§ **Task set**
**a.** Reproduce the provided text, beginning at the words "And the context" and stopping after "activity under discussion).". Update "orderly worship" to "congregational worship".
**b.** Condense the paragraph of the provided text that opens with "As to 1 Tim. 2" into a shorter version that keeps its main facts.

§ **Provided text**
★ ★ ★ ★ ★
You have the tendency to want to cut me off at the pass by charging commentaries with “word games” and the like. As if wrestling with a text in its context somehow lacks integrity. But do you take the Muslim seriously when he claims that the “plain meaning” of Jesus’ statement, “The Father is greater than I” implies that Jesus is not God? Context, context.

And the context of 1 Cor. 14:34 has to do with orderly worship and the weighing of prophecies. It is with respect to this authoritative task that the women are to “keep silent” (note the usage of that phrase in v. 28 and v. 30; the command is not of permanent silence but silence with respect to the particular activity under discussion).

As to 1 Tim. 2, I agree that Paul prohibits women from teaching men in the church, and that he roots this prohibition in the creative order. And I submit my doctrine and practice to the Word here. What do you do? Do you subject the text to your egalitarian judgments? You see, that is what the issue of inerrancy comes down to. If I find something challenging in Scripture, I wrestle with it and seek to conform to it, for my conviction is that it is true. It seems, rather, that you are free to ignore it. If the text is only as useful as it conforms to your preconceived ideas, what point is there?

“Notice that by this point all the saved are already in the city. Yet not only is the gate open but, he explicitly goes on to tell who will not enter, which would be pointless if no one could enter. He says only those in the Book of life.”

Dennis Johnson: “Because night never falls and no defiling intruder can slip into the city under veil of darkness, the city’s gates never close but remain wide open to receive a glory that will constantly enrich its beauty. …John does not literally envision Gentile nations outside the holy city, for the Gentiles whose names are written in the book of life are the city (cf. Rev. 22:27). Those not inscribed in the Lamb’s book have already received their apportioned inheritance in the lake of fire (20:15; cf. 21:8) and have no place in the new heavens and earth, of which the new Jerusalem is queen. The nations’ influx into the city, bearing their glory and honor, vividly portrays the reality that this bride of the Lamb does and will include and embrace the elect from all the world’s peoples (7:9).” (Triumph of the Lamb: A Commentary on Revelation, 318-319).
★ ★ ★ ★ ★
Records from a data source:
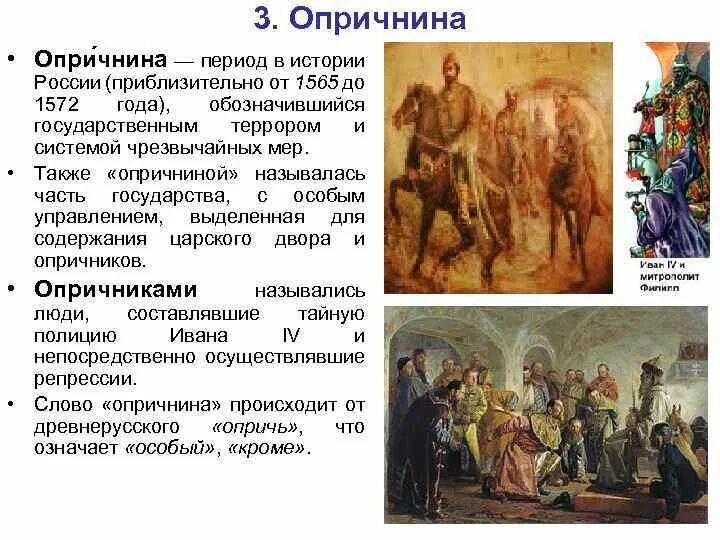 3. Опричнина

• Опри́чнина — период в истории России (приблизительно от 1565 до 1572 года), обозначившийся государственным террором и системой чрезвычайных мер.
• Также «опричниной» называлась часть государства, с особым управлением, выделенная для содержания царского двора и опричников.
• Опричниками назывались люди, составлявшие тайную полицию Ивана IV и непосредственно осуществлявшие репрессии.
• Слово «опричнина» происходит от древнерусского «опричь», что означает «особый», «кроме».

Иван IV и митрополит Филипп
★ ★ ★ ★ ★
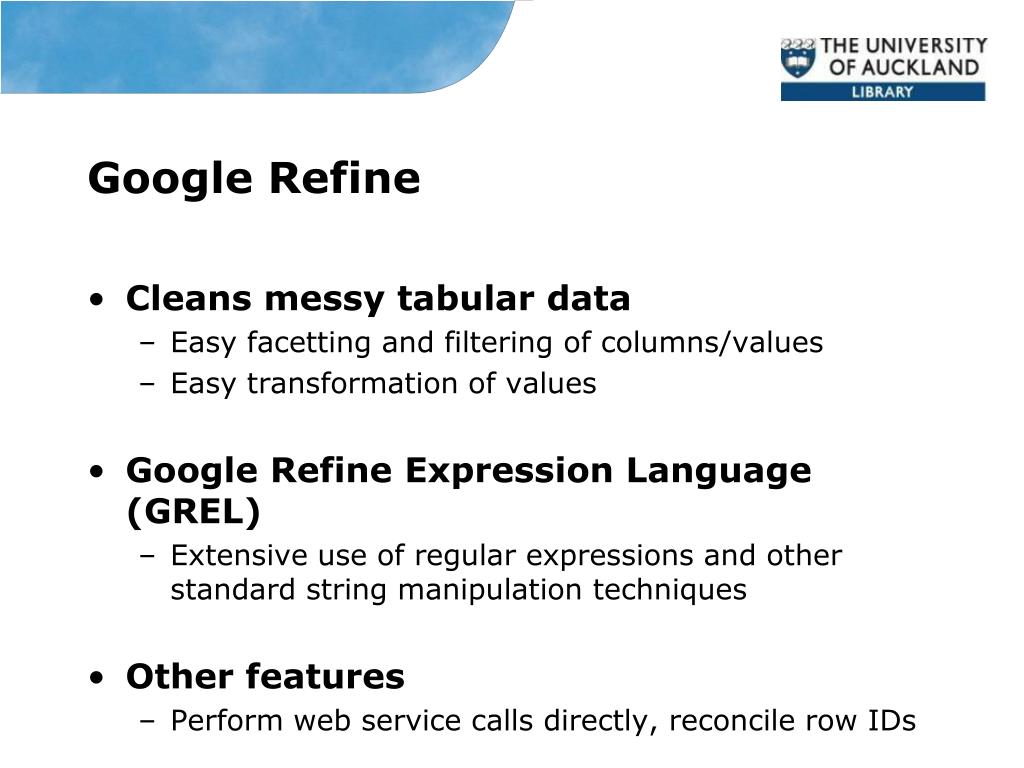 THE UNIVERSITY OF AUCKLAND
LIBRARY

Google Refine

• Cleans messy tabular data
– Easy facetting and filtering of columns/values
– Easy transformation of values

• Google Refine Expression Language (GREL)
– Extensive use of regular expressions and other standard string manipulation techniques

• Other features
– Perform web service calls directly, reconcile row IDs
★ ★ ★ ★ ★
§ **Answers**
**a.**
And the context of 1 Cor. 14:34 has to do with congregational worship and the weighing of prophecies. It is with respect to this authoritative task that the women are to “keep silent” (note the usage of that phrase in v. 28 and v. 30; the command is not of permanent silence but silence with respect to the particular activity under discussion).

**b.** The writer agrees that in 1 Tim. 2 Paul prohibits women from teaching men in the church and roots this in the creative order. The writer submits doctrine and practice to the Word on this point. The writer then asks whether the other party instead subjects the text to egalitarian judgments, and says this is what inerrancy comes down to. Faced with something challenging in Scripture, the writer wrestles with it and seeks to conform to it as true, while the other party seems free to ignore it. If the text is useful only where it fits preconceived ideas, the writer asks, what point is there?